The latest lawsuit against Apple, this time from the Department of Justice, is focused on many things (although has less of a focus on the App Store than recent legislation from the European Union).
Aside from the suppression of "super apps" and gaming cloud apps, the lawsuit could lead to Apple making significant concessions across its products and services or paying a high fee.
Bloomberg's Mark Gurman, in his latest Power On newsletter, says that while some changes could happen, one item remains unthinkable for Apple at present - iMessage on Android.
While RCS is coming this year, Gurman says "the company will probably never enable iMessage on Android".
Noting that Apple will likely need to make it "easier to transfer data from an iPhone", Gurman says "The one big item that I think will never change, though, is bringing iMessage to Android.
"Apple is dead set against it," he adds.
What changes could Apple make?
While Gurman seems certain iMessage won't make the jump to the green side of the fence, he does believe there are some things Apple could do to respond to the DOJ lawsuit.

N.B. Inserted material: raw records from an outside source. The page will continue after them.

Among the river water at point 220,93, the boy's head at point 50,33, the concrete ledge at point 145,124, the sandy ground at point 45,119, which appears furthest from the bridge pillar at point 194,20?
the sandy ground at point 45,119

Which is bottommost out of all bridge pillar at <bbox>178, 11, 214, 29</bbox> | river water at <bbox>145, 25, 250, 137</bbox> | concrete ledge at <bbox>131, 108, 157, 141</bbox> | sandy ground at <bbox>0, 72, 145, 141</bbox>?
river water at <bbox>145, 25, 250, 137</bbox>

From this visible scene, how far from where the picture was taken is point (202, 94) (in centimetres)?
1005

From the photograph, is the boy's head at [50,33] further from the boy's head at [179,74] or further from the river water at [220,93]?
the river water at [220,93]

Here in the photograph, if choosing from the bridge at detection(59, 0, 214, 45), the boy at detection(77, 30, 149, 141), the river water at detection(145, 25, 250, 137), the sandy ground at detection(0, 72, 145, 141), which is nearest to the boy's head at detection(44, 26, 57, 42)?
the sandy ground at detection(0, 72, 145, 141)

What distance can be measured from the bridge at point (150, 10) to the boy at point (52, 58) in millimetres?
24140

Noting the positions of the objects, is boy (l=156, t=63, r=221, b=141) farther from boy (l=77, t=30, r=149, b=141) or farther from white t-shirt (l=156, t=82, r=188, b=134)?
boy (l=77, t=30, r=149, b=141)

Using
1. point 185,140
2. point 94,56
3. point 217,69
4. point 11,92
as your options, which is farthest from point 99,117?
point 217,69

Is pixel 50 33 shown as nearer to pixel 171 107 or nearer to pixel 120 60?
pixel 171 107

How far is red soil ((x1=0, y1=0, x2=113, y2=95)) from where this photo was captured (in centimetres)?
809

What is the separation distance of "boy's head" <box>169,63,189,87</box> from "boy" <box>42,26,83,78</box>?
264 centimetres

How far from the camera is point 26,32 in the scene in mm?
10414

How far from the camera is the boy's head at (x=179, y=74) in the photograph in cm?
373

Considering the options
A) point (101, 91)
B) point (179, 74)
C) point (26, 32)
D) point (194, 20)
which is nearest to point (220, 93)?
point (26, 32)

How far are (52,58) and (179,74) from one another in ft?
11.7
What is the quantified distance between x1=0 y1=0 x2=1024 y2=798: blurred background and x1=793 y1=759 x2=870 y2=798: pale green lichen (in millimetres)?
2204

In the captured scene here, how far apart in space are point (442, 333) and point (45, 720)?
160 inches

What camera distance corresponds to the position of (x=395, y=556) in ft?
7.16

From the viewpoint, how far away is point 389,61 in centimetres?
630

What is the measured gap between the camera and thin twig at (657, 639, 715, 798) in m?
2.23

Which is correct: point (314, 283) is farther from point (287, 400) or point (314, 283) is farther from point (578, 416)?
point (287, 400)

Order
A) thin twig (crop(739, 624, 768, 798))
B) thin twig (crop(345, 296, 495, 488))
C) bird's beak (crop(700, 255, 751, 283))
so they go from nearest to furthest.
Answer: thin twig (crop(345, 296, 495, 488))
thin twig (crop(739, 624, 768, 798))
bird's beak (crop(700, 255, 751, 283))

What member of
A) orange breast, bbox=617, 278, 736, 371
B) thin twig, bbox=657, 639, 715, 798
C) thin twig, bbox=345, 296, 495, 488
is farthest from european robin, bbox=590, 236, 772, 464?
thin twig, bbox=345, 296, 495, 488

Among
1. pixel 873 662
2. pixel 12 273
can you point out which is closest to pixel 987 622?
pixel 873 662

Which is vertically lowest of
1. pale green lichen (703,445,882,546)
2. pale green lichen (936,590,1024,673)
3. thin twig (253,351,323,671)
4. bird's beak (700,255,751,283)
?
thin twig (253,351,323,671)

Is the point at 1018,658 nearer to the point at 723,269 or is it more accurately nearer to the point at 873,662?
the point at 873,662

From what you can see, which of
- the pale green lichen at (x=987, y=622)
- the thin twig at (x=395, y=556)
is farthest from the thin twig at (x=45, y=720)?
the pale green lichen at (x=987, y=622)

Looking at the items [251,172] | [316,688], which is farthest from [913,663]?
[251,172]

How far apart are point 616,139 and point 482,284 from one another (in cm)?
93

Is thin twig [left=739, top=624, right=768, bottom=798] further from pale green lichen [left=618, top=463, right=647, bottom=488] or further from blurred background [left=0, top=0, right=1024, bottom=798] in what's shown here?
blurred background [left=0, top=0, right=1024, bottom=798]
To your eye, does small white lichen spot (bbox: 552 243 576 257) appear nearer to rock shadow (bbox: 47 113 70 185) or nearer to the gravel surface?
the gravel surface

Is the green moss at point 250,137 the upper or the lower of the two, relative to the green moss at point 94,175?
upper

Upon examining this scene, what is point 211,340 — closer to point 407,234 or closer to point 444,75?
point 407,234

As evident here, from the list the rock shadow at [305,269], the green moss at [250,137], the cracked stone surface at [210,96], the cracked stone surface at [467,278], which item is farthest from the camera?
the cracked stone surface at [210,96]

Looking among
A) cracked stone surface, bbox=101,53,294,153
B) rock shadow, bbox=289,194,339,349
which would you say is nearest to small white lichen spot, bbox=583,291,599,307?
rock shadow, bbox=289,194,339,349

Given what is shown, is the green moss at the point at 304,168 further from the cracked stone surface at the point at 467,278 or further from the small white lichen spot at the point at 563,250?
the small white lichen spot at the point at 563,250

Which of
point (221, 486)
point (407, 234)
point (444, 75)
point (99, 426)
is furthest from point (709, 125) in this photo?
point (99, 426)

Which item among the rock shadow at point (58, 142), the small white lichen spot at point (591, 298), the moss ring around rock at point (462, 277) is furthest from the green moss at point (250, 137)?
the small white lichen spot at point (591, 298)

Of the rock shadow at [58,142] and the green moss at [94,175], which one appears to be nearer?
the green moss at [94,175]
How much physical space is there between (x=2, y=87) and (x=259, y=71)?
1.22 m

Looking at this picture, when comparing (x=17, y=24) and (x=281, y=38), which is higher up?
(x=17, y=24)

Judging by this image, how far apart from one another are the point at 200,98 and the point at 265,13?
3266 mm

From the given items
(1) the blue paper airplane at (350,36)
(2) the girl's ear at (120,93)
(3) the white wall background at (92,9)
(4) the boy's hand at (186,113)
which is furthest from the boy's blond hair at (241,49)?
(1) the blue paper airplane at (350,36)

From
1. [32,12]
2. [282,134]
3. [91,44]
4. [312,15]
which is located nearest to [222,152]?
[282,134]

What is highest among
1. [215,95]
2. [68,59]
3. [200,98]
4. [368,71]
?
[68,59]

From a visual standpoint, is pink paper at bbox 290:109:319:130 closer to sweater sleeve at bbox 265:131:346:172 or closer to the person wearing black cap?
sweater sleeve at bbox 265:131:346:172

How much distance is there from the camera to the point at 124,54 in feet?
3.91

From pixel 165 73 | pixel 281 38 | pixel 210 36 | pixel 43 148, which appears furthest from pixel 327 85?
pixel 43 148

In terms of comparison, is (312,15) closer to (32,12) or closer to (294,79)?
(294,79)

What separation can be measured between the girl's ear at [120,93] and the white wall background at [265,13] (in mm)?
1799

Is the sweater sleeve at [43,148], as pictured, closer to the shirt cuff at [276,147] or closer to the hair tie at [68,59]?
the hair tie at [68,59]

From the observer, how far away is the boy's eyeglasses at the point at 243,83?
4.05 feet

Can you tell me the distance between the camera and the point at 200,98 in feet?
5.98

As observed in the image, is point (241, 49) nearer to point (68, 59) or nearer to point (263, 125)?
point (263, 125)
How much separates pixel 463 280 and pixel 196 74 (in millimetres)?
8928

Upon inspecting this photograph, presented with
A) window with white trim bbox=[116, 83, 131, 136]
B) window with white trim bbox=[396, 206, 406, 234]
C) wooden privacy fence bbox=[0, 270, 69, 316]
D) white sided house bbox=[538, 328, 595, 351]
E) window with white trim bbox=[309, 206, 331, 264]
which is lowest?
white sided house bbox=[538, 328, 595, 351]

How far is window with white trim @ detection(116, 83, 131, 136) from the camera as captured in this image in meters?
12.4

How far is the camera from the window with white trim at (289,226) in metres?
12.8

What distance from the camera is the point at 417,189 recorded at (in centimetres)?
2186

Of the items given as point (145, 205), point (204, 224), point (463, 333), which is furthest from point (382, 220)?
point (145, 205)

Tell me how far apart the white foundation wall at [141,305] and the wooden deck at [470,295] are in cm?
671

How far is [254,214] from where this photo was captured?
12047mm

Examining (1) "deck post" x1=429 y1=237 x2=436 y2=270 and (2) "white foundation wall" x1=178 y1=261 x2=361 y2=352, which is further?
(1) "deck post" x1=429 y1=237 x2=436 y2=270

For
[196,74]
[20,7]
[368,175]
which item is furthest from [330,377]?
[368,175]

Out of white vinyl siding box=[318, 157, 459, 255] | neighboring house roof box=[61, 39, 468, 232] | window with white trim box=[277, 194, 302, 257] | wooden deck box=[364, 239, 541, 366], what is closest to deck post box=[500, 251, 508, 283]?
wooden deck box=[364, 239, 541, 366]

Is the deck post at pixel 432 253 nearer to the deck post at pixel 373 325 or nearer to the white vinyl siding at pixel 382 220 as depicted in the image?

Apple currently keeps a tight grip on the NFC chip in its devices that it uses for Apple Pay in the name of security and privacy, but it also gets a royalty from Apple Pay transactions. The company has opened up some NFC restrictions in Europe, and Gurman says engineering work to do the same in the US is underway.
He also suggests Apple "should do more to support third-party devices on the iPhone, including watches", in response to complaints that the company makes it hard to adopt a fitness tracker that's not an Apple Watch.
"Besides opening up the NFC chip to third parties in the US, Apple will likely broaden its support of outside smartwatches, app stores, in-app payment services, physical trackers, browser engines and voice assistants."
After the furore over Apple's changes in the EU, it'll certainly be fascinating to see how much it'll change to satisfy the DOJ.